When to use "return" in a loop? Can I loop over the column?

I was writing codes that are expected to create a function to clean date data, and I was confused by when to use “return” and when we don’t need to.
This function means to convert a year range like “1970-1990” to the average number of the two years. Here is the step:

  • Splits the string into two strings, before and after the dash character.
  • Converts the two numbers to the integer type and then average them by adding them together and dividing by two.
  • Uses the round() function to round the average, so values like 1964.5 become 1964.
    Here is the giving code(prepared for the next step):
test_data = ["1912", "1929", "1913-1923",
             "(1951)", "1994", "1934",
             "c. 1915", "1995", "c. 1912",
             "(1988)", "2002", "1957-1959",
             "c. 1955.", "c. 1970's", 
             "C. 1990-1999"]

bad_chars = ["(",")","c","C",".","s","'", " "]

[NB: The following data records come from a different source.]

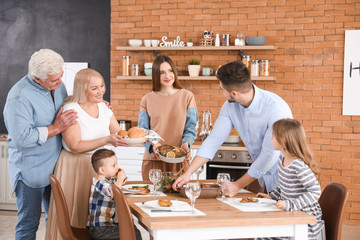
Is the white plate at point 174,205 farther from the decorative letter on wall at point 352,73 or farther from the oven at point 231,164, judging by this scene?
the decorative letter on wall at point 352,73

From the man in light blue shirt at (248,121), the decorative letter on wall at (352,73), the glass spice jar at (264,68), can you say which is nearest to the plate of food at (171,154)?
the man in light blue shirt at (248,121)

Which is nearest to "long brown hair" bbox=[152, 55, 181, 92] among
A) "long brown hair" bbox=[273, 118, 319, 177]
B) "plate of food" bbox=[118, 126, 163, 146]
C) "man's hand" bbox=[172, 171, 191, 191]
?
"plate of food" bbox=[118, 126, 163, 146]

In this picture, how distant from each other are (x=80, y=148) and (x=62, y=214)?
45 cm

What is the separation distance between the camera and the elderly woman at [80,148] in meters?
2.92

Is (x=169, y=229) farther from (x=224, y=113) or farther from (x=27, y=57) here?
(x=27, y=57)

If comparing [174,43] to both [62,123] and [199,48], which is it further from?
[62,123]

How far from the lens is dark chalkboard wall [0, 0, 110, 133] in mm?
6109

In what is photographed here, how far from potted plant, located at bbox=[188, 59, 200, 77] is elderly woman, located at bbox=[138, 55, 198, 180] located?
64.4 inches

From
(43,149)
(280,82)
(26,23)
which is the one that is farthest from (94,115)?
(26,23)

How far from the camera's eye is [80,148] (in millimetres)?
2893

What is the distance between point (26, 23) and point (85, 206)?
4.20m

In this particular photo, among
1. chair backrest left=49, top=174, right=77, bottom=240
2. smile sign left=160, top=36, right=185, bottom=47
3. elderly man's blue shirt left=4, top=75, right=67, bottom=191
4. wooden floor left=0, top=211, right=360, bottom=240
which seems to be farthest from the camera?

def strip_characters(string):
    for char in bad_chars:
        string = string.replace(char,"")
    return string

stripped_test_data = ['1912', '1929', '1913-1923',
                      '1951', '1994', '1934',
                      '1915', '1995', '1912',
                      '1988', '2002', '1957-1959',
                      '1955', '1970', '1990-1999']

Here is my code:

def process_date(date):
    if "-" in date:
        date.split("-")
        date = (int(date[1])+int(date[2])) / 2 
        date = round(date)
    else:
        date = int(date) 
    return date 

processed_test_data = []

for d in stripped_test_data:
    d = process_date(d)
    processed_test_data.append(d)
    return processed_test_data


for column in moma:
    date = column[6]
    for t in date: 
        t = strip_characters(t)
        t = process_date(t)
        date.append(t)
        column[6] = date

But here is the answer:

def process_date(date):
    if "-" in date:
        split_date = date.split("-")
        date_one = split_date[0]
        date_two = split_date[1]       
        date = (int(date_one) + int(date_two)) / 2
        date = round(date)
    else:
        date = int(date)
    return date

processed_test_data = []

for d in stripped_test_data:
    date = process_date(d)
    processed_test_data.append(date)

for row in moma:
    date = row[6]
    date = strip_characters(date)
    date = process_date(date)
    row[6] = date

I have three questions:

  1. In the first def, can I use
    date = (int(date[1])+int(date[2])) / 2
    to replace:
    date_one = split_date[0]
    date_two = split_date[1]
    date = (int(date_one) + int(date_two)) / 2
    in the answer?

  2. In the second loop, why can’ I use “return” ?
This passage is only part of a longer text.